Stored items
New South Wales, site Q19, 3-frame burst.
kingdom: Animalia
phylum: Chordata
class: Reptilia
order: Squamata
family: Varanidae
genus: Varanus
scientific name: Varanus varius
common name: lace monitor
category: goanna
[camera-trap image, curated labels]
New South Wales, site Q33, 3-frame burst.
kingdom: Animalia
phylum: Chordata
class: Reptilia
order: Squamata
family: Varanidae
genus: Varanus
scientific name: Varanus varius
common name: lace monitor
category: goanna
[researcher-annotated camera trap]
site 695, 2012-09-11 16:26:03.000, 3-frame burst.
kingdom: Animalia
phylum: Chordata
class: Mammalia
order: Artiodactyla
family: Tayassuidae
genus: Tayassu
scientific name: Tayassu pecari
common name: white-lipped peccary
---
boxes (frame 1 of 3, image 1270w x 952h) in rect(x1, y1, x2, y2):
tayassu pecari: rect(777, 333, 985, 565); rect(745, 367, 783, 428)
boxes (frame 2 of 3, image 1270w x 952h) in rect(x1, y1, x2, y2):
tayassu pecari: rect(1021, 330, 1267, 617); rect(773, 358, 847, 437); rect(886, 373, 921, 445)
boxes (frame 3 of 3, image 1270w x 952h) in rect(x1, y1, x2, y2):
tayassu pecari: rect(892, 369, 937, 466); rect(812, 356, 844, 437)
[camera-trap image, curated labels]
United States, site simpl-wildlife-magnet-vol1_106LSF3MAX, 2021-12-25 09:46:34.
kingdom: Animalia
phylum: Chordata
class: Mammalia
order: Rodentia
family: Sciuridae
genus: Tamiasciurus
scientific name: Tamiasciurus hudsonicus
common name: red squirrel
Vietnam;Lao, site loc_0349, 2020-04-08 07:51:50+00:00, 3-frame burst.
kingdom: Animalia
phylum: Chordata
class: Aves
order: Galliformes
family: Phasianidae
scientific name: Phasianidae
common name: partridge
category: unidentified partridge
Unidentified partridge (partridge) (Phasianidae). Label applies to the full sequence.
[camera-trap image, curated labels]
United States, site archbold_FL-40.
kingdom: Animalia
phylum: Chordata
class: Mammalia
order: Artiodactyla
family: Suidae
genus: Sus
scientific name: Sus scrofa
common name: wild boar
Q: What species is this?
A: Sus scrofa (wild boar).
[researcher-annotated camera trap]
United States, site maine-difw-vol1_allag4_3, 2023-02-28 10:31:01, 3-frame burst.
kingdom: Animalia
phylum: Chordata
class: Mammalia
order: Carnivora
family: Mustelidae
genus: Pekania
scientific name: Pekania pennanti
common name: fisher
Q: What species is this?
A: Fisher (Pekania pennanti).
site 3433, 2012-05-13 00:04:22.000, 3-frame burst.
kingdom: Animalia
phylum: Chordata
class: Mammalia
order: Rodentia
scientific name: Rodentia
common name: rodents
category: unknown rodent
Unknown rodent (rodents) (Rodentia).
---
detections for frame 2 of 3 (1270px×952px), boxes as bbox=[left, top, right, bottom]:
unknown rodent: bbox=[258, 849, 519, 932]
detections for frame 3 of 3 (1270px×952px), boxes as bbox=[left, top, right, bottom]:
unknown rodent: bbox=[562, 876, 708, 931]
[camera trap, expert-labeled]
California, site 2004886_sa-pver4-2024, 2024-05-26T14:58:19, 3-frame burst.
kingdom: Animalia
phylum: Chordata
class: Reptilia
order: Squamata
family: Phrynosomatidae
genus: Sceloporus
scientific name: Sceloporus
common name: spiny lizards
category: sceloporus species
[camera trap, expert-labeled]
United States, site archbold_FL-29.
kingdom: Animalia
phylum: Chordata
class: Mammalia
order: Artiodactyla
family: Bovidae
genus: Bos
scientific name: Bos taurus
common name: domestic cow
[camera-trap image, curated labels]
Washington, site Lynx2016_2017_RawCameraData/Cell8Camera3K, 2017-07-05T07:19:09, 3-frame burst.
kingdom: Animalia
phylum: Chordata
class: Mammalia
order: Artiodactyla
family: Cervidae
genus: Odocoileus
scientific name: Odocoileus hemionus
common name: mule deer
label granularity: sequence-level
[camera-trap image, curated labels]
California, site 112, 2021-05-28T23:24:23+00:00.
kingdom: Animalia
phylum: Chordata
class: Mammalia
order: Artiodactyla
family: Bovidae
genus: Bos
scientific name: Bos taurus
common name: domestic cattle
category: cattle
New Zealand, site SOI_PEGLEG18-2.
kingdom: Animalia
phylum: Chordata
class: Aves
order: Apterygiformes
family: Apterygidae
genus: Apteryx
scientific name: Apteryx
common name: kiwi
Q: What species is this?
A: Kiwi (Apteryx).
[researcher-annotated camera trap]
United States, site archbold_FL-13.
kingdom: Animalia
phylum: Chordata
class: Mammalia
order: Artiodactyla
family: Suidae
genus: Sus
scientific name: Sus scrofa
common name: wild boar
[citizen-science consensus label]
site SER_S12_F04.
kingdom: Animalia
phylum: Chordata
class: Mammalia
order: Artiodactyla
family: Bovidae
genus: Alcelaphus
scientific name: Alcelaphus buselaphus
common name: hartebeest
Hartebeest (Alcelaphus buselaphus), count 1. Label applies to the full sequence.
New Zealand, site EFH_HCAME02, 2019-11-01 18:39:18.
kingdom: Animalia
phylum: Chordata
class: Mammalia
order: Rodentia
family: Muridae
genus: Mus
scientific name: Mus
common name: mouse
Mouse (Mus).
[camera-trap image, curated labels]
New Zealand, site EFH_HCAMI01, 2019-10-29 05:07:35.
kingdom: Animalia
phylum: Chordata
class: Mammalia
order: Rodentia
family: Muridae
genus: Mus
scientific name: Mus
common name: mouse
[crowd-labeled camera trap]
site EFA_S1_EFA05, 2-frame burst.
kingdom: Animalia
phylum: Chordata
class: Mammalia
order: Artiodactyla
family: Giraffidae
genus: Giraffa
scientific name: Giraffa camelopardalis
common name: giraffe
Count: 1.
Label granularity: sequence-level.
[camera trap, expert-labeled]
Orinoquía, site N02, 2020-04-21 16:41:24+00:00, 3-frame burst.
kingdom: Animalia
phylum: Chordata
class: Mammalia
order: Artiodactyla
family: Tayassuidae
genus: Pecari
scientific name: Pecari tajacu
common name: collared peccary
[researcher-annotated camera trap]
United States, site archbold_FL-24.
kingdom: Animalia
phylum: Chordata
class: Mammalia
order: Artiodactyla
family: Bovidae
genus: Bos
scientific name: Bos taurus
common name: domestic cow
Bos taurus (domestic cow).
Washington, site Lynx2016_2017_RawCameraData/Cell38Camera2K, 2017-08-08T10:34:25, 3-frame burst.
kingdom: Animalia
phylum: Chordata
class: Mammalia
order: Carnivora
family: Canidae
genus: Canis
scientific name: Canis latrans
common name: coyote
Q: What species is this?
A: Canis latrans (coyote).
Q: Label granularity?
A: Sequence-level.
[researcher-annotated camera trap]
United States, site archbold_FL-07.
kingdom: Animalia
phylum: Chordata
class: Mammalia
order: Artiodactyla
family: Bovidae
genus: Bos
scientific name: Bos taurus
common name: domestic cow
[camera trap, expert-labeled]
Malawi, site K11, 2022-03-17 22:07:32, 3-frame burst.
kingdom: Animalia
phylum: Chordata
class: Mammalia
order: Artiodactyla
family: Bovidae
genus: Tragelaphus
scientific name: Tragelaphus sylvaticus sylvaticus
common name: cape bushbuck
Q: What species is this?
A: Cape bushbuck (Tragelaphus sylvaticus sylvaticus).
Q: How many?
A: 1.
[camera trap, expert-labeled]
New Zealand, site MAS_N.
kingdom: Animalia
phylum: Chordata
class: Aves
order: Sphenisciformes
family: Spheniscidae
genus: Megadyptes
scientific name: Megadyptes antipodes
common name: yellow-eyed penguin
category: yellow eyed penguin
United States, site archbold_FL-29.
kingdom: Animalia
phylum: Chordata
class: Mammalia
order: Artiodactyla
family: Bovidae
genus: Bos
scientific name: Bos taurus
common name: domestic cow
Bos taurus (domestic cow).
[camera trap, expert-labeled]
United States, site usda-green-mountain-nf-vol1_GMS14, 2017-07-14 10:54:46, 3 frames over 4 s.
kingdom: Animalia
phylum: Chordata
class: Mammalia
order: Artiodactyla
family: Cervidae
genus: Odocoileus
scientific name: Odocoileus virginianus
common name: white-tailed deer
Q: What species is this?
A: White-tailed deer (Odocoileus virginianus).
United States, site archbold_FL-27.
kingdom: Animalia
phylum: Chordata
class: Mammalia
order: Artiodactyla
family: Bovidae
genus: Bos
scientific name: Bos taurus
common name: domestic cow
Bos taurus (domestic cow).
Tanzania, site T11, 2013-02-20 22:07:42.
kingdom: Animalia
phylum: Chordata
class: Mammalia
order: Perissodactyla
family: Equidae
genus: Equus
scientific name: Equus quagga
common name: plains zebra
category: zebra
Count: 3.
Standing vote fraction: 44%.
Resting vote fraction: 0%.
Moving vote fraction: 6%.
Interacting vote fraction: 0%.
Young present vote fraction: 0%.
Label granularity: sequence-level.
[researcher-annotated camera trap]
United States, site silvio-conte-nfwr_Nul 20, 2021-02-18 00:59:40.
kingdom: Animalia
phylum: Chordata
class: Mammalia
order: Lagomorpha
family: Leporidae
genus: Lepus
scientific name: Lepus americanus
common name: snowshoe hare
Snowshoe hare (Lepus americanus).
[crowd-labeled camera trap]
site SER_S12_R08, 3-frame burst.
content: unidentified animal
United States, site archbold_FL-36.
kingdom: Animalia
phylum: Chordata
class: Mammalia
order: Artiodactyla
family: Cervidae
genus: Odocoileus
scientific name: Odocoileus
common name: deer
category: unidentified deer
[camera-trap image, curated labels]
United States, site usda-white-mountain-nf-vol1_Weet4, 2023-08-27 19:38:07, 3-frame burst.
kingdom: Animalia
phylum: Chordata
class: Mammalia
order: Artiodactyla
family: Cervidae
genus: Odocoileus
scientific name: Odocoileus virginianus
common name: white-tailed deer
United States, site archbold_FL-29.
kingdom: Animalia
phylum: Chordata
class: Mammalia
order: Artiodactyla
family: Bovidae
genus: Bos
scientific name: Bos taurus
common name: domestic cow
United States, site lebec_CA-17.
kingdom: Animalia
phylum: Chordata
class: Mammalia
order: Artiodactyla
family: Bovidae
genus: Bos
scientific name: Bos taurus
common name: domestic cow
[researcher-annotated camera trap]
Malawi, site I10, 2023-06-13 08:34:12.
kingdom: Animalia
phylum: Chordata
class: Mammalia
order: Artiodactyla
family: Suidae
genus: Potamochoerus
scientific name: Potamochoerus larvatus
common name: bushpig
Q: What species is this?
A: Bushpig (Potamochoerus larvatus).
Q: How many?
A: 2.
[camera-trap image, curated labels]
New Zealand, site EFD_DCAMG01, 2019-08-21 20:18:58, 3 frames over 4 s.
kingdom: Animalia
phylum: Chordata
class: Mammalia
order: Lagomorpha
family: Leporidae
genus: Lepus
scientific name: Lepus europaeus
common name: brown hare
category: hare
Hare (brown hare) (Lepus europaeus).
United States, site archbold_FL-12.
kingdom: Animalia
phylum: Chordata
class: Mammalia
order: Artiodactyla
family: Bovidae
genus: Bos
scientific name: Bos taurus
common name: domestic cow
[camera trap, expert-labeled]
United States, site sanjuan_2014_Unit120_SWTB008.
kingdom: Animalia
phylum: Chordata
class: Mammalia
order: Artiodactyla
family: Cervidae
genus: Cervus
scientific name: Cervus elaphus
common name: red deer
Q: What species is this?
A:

**Your objective**
The response should contain only a verbatim copy of the lines from the line with "scientific name: Lepus europaeus" to the final line of the records.

**Answer space**
scientific name: Lepus europaeus
common name: brown hare
category: hare
Hare (brown hare) (Lepus europaeus).
United States, site archbold_FL-12.
kingdom: Animalia
phylum: Chordata
class: Mammalia
order: Artiodactyla
family: Bovidae
genus: Bos
scientific name: Bos taurus
common name: domestic cow
[camera trap, expert-labeled]
United States, site sanjuan_2014_Unit120_SWTB008.
kingdom: Animalia
phylum: Chordata
class: Mammalia
order: Artiodactyla
family: Cervidae
genus: Cervus
scientific name: Cervus elaphus
common name: red deer
Q: What species is this?
A:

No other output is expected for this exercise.